** Start of ARTICLE **
Background
Hashing is a very important concept in computer programming and a very popular concept for interview questions. Two important data structures related to hashing are HashMap and HashSet which is exactly what we are going to look at in this post.
Overview
If you are from a computer science background you would know HashMap is a data structure which stores key value pairs where as a HashSet stores unique data. In HashMap we have kind of buckets and each data added to a HashMap falls into one of the buckets depending on the hash value of it. Also you must have heard that adding and retrieving objects in HashMap happen in time complexity O(1).
But still there are open end question like -
- What happens when two objects added to HashMap have same hash (code) value ? - a situation typically known as collision.
- If above is handled how get and put work in hashmap?.... and so on.
Understanding how HashMap works
You can visualize HashMap as follows-
So you have an Array and each array position is essentially a Linked List. As you know you don't have to specify size of the HashMap. It increases dynamically like ArrayList. The main data structure is essentially an array.
/** * The table, resized as necessary. Length MUST Always be a power of two. */ transient Entry[] table;
When you create a HashMap you either choose to provide initial capacity or when you don't a default value is used.
/** * The default initial capacity - MUST be a power of two. */ static final int DEFAULT_INITIAL_CAPACITY = 16;
When table is created it is created with either this initial default capacity or the capacity you provide in the constructor.
Next important thing is when should out table we resized to meet the dynamically changing data size of HashMap. Answer depends on a threshold that is determined by load factor.
** End of ARTICLE **
** Start of DATASET EXCERPTS **
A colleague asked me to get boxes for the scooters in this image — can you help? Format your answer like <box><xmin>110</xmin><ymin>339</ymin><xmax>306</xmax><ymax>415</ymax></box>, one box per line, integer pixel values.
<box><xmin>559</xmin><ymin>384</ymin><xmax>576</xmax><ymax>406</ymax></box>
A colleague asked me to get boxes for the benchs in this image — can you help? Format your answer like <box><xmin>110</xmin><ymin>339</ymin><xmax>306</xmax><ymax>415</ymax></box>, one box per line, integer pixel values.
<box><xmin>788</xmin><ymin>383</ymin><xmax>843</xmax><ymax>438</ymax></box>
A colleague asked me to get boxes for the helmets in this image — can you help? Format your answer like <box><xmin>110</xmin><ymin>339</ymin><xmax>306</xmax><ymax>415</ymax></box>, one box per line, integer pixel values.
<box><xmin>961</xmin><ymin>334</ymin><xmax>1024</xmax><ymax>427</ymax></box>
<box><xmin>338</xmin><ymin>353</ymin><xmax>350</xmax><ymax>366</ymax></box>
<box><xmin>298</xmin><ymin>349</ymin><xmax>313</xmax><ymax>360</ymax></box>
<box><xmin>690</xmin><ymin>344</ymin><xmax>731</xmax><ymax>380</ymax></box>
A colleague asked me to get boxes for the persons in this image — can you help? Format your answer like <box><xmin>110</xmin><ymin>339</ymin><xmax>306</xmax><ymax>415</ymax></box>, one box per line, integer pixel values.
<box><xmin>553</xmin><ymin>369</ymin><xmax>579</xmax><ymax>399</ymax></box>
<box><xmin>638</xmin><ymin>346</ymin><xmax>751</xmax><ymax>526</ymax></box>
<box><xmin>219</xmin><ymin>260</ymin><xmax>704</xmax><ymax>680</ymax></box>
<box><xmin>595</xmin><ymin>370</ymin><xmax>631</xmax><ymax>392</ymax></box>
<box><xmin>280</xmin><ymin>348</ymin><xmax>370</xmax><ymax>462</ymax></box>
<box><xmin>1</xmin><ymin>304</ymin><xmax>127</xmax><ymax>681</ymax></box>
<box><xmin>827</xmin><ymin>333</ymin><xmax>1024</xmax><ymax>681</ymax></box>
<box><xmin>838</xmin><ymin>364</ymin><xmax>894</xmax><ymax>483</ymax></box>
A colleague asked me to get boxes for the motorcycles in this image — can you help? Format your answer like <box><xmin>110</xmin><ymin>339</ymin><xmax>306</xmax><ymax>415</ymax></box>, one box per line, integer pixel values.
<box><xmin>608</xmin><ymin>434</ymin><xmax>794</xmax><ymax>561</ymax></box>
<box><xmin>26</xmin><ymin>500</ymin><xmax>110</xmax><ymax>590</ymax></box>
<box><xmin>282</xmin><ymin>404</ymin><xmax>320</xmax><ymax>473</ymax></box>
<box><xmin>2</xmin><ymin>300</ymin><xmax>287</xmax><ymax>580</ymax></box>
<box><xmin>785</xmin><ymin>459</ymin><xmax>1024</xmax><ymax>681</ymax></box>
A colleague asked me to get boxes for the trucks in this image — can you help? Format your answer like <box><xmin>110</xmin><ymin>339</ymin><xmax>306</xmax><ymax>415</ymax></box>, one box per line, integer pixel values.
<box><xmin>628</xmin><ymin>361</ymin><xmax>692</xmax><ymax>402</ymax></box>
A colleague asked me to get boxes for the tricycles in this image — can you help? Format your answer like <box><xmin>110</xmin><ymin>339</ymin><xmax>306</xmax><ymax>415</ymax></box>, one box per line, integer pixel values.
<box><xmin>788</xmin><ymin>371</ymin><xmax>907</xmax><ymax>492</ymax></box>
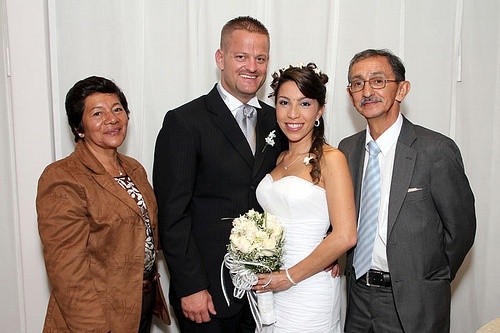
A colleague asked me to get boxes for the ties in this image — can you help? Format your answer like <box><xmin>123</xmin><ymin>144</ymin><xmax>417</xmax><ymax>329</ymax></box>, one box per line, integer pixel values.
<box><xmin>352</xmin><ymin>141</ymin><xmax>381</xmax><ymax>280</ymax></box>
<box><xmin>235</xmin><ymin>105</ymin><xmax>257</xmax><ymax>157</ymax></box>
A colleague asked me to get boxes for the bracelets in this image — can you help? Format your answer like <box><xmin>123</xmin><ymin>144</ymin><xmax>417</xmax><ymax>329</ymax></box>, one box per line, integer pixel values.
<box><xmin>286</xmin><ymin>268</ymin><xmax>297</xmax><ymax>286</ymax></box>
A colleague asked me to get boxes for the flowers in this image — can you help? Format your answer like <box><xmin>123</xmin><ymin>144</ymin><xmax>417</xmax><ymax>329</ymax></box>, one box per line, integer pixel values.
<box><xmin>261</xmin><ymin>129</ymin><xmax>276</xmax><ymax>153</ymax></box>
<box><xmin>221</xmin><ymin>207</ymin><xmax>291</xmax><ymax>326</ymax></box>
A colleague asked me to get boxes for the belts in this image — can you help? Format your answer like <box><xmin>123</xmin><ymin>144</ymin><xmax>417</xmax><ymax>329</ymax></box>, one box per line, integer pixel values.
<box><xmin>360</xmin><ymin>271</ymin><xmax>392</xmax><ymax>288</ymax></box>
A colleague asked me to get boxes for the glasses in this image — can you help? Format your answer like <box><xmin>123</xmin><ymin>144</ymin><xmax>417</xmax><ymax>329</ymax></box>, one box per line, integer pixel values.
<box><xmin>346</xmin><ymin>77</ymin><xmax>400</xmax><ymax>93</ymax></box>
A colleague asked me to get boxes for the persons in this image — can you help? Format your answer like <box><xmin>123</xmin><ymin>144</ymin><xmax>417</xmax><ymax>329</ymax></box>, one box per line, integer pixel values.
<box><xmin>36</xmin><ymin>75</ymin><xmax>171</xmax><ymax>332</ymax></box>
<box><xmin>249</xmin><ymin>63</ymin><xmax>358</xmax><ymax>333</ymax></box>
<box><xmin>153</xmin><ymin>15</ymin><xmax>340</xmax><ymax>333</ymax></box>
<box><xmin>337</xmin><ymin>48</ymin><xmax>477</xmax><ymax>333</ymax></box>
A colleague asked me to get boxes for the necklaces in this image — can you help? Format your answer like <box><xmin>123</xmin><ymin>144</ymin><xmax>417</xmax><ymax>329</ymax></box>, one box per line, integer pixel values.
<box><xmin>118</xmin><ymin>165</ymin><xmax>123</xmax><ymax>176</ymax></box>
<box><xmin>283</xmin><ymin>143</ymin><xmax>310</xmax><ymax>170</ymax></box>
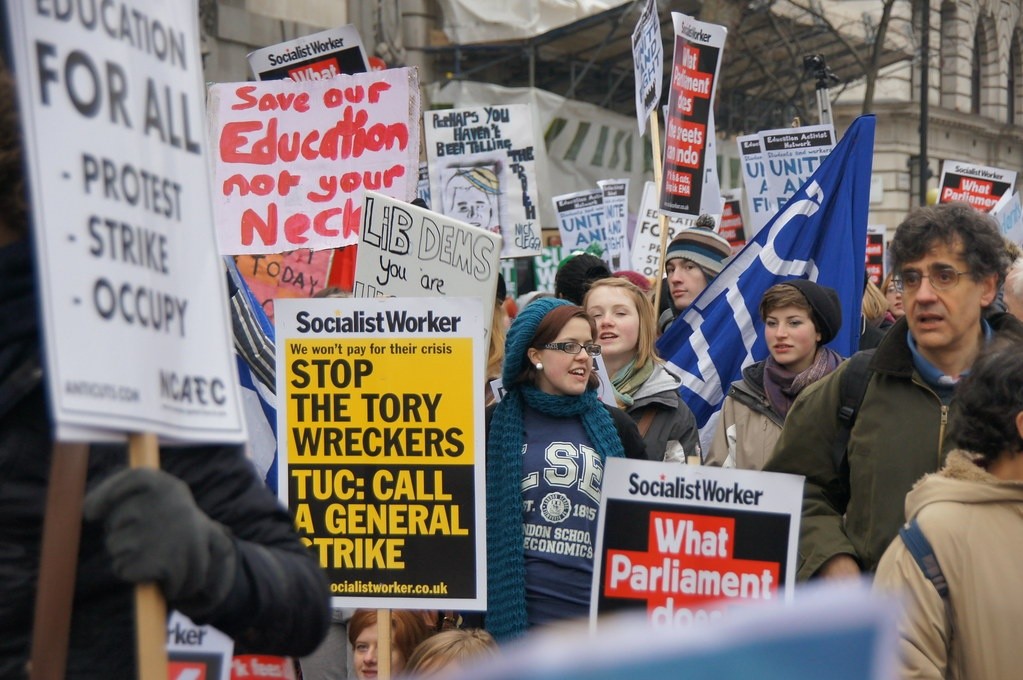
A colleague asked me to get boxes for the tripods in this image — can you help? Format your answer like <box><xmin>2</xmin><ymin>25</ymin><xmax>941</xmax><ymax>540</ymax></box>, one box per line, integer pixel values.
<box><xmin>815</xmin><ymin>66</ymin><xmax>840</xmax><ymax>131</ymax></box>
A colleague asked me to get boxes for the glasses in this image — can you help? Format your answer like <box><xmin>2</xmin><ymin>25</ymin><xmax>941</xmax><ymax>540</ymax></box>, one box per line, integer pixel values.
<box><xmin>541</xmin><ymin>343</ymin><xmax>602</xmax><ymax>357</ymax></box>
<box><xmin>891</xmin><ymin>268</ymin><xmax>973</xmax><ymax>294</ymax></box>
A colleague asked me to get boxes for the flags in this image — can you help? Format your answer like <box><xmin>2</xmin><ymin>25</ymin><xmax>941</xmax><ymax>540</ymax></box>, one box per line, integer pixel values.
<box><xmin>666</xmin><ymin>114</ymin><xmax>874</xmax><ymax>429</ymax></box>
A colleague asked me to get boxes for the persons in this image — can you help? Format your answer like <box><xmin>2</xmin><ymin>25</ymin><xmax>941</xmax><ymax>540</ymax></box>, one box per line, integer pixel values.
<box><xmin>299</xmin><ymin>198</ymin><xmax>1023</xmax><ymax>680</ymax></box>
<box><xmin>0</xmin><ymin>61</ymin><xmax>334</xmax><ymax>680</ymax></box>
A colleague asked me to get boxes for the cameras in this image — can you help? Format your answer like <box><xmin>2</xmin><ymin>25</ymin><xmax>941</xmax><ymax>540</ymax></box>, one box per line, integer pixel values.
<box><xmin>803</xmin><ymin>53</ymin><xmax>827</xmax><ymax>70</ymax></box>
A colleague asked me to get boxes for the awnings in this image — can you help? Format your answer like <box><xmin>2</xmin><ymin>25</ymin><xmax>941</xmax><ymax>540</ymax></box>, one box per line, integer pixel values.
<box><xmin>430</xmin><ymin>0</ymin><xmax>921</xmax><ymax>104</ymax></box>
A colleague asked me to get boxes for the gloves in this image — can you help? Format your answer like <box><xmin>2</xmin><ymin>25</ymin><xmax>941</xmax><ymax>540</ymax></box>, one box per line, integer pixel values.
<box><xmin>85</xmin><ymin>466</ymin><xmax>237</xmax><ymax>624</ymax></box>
** End of DATASET EXCERPTS **
§ **TASK DIRECTIONS**
Write out the part of the HashMap article that opens with the words "But still there" and closes with "known as collision.", substituting "hash conflict" for "collision".

§ **PROBLEM SOLUTION**
But still there are open end question like -
- What happens when two objects added to HashMap have same hash (code) value ? - a situation typically known as hash conflict.